━━━━━ Document passage

Civil Society Futures Inquiry: My suggestions on key themes, do’s and don’ts

 Introduction

  1. I have spent most of my working life in the organised part of civil society, having been Chair of 4 UK Charities and a senior or chief executive of NCVO, CPRE, Diana, Princess of Wales Memorial Fund and The Tropical Health and Education Trust. I have been a Board Member of The Charity Commission for England and Wales and a Member of the Parole Board and of its management board. I remain a Trustee of ActionAid International and of the OIA (the Higher Education Ombudsman), advise a grant-giving charitable trust and blog and lecture on charity related subjects.

Definitions and Values

  1. The wider the definition of civil society, the more difficult I believe it will be to say anything useful and interesting about it. I think you should therefore feel robust in selecting, in due course, a few key themes that seem to you really significant and explore them in some depth to make a mark, fully acknowledging that you have not tried to be comprehensive.

━━━━━━━━━━

• **Parts of the exercise**:
**A.** Rewrite the Civil Society Futures submission from "1. I have spent" up to and including "charity related subjects.", putting "Oxfam International" in place of "ActionAid International".
**B.** Answer these questions about the Civil Society Futures submission:
(i) How many UK charities has the author chaired?
(ii) What does the author believe happens as the definition of civil society gets wider?
(iii) What does the author suggest the inquiry select and explore in depth?

━━━━━ Dataset records

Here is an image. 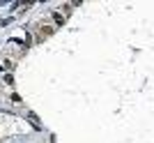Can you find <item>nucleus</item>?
Instances as JSON below:
<instances>
[{
  "mask_svg": "<svg viewBox=\"0 0 154 143\" xmlns=\"http://www.w3.org/2000/svg\"><path fill=\"white\" fill-rule=\"evenodd\" d=\"M53 21H55V26H62V23H64V16L60 12H55V14H53Z\"/></svg>",
  "mask_w": 154,
  "mask_h": 143,
  "instance_id": "1",
  "label": "nucleus"
},
{
  "mask_svg": "<svg viewBox=\"0 0 154 143\" xmlns=\"http://www.w3.org/2000/svg\"><path fill=\"white\" fill-rule=\"evenodd\" d=\"M51 33H53V28H44V26H42V30H39V37H48Z\"/></svg>",
  "mask_w": 154,
  "mask_h": 143,
  "instance_id": "2",
  "label": "nucleus"
}]
</instances>
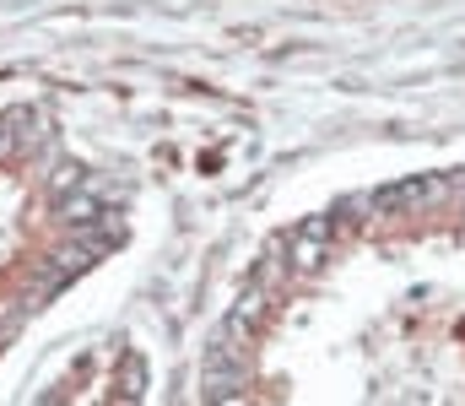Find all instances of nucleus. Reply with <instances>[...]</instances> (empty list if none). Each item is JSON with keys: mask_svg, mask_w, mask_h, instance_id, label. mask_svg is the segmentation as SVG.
<instances>
[{"mask_svg": "<svg viewBox=\"0 0 465 406\" xmlns=\"http://www.w3.org/2000/svg\"><path fill=\"white\" fill-rule=\"evenodd\" d=\"M331 239H336V228H331V217H314V223H303L298 233H292V271H320L325 266V255H331Z\"/></svg>", "mask_w": 465, "mask_h": 406, "instance_id": "1", "label": "nucleus"}, {"mask_svg": "<svg viewBox=\"0 0 465 406\" xmlns=\"http://www.w3.org/2000/svg\"><path fill=\"white\" fill-rule=\"evenodd\" d=\"M60 223L65 228H82V223H98V195H87L82 184L60 195Z\"/></svg>", "mask_w": 465, "mask_h": 406, "instance_id": "2", "label": "nucleus"}, {"mask_svg": "<svg viewBox=\"0 0 465 406\" xmlns=\"http://www.w3.org/2000/svg\"><path fill=\"white\" fill-rule=\"evenodd\" d=\"M141 380H146V369H141V358H130L124 374H119V401H135L141 396Z\"/></svg>", "mask_w": 465, "mask_h": 406, "instance_id": "4", "label": "nucleus"}, {"mask_svg": "<svg viewBox=\"0 0 465 406\" xmlns=\"http://www.w3.org/2000/svg\"><path fill=\"white\" fill-rule=\"evenodd\" d=\"M260 320H265V292H260V287H249V292H243V298L232 303L228 331H238V336H249V331H254Z\"/></svg>", "mask_w": 465, "mask_h": 406, "instance_id": "3", "label": "nucleus"}, {"mask_svg": "<svg viewBox=\"0 0 465 406\" xmlns=\"http://www.w3.org/2000/svg\"><path fill=\"white\" fill-rule=\"evenodd\" d=\"M49 184H54V190H60V195H65V190H76V184H82V168H76V163H60V168H54V179H49Z\"/></svg>", "mask_w": 465, "mask_h": 406, "instance_id": "5", "label": "nucleus"}]
</instances>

━━━━━━━━━━

• **Task-by-task outputs**:
**A.**
1. I have spent most of my working life in the organised part of civil society, having been Chair of 4 UK Charities and a senior or chief executive of NCVO, CPRE, Diana, Princess of Wales Memorial Fund and The Tropical Health and Education Trust. I have been a Board Member of The Charity Commission for England and Wales and a Member of the Parole Board and of its management board. I remain a Trustee of Oxfam International and of the OIA (the Higher Education Ombudsman), advise a grant-giving charitable trust and blog and lecture on charity related subjects.

**B.**
(i) 4
(ii) It becomes more difficult to say anything useful and interesting about it.
(iii) A few key themes that seem really significant.